# What is needed
Can you recast the lines below as a Markdown table with the columns "Number" and "Record line," one row per line and blank lines omitted? Leave the pictures out of your answer.

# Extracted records
────────────────────────────────────────
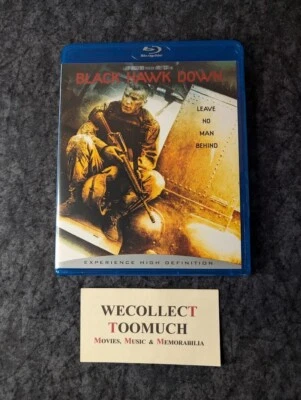 Black Hawk Down 2001 Blu-Ray 2006 Columbia Widescreen Ewan McGregor * Foto 1 de 4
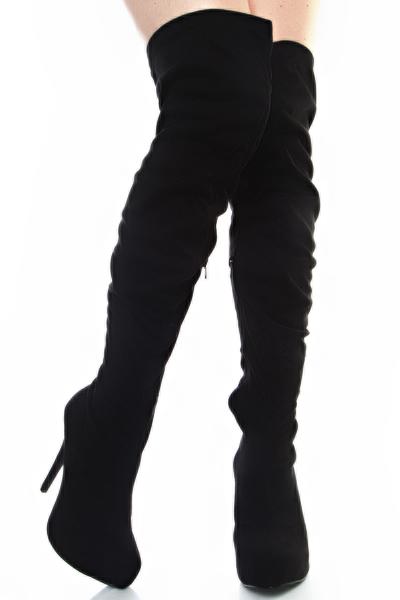 botas altas de colores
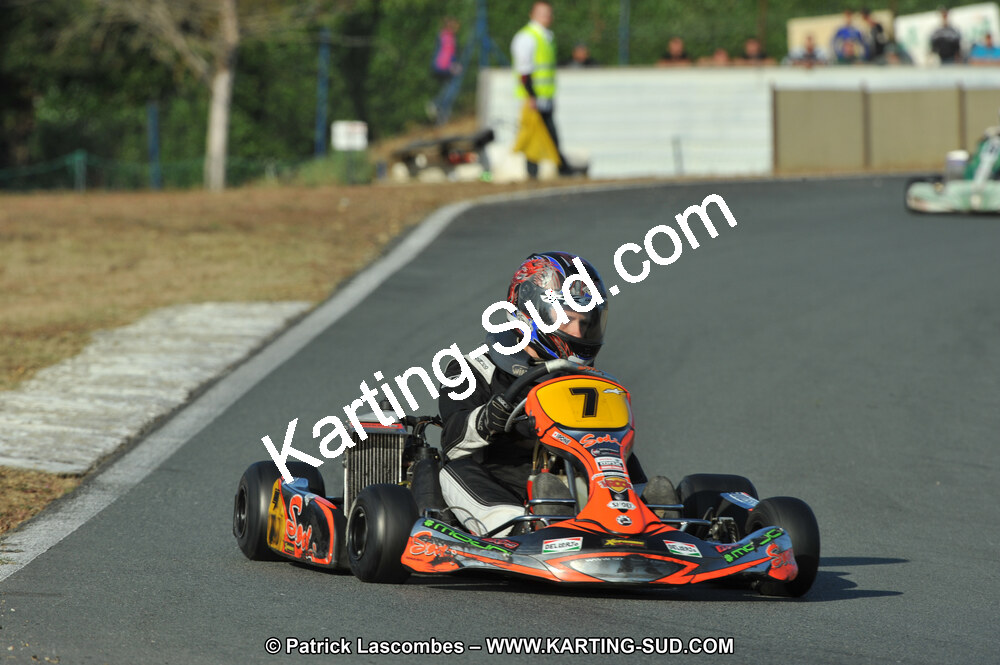 16/10/2011 : 8ème manche du Championnat Open Atlantique à Layrac (Photos Patrick Lascombes) 2011 — karting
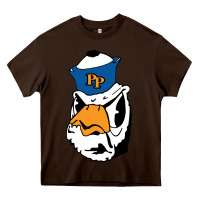 Chocolate Brown pomona, colleges Heavy Core Tee - tuanDangUi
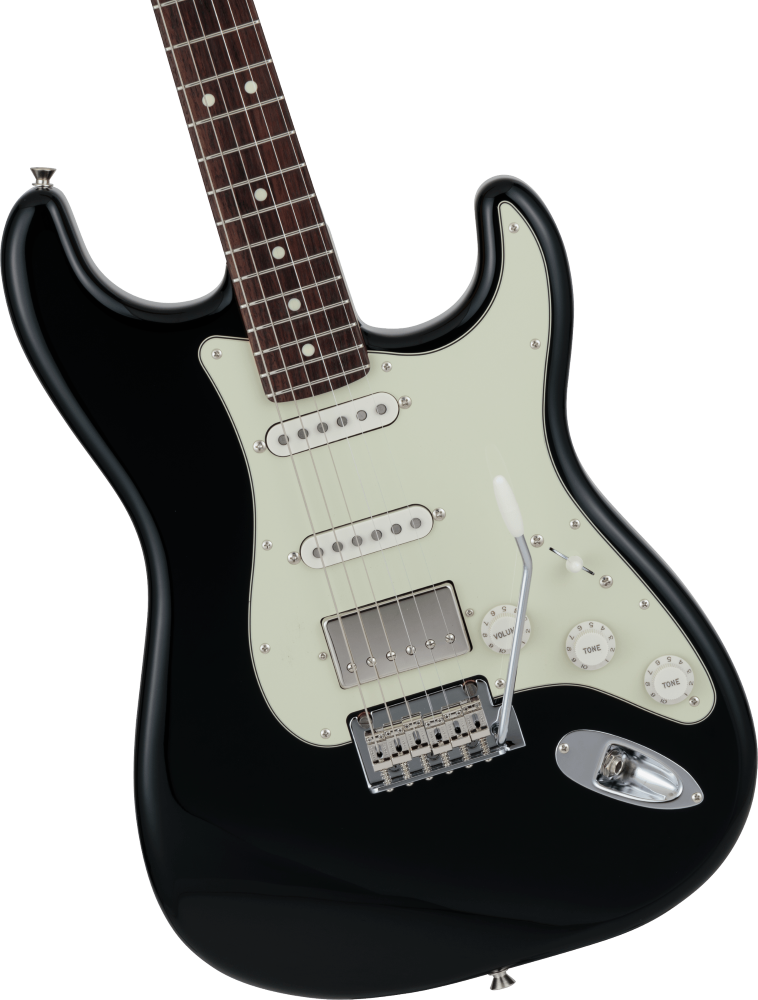 FENDER 2024 HYBRID II STRAT HSS RW BLK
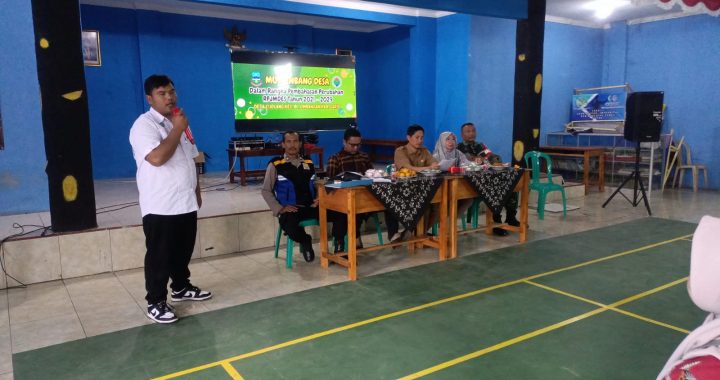 Anggota polsek limbangan bersinergi bersama TNI berikan himbauan kepada warga masyarakat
────────────────────────────────────────
# Result of this exercise
| Number | Record line |
|---|---|
| 1 |  Black Hawk Down 2001 Blu-Ray 2006 Columbia Widescreen Ewan McGregor * Foto 1 de 4 |
| 2 |  botas altas de colores |
| 3 |  16/10/2011 : 8ème manche du Championnat Open Atlantique à Layrac (Photos Patrick Lascombes) 2011 — karting |
| 4 |  Chocolate Brown pomona, colleges Heavy Core Tee - tuanDangUi |
| 5 |  FENDER 2024 HYBRID II STRAT HSS RW BLK |
| 6 |  Anggota polsek limbangan bersinergi bersama TNI berikan himbauan kepada warga masyarakat |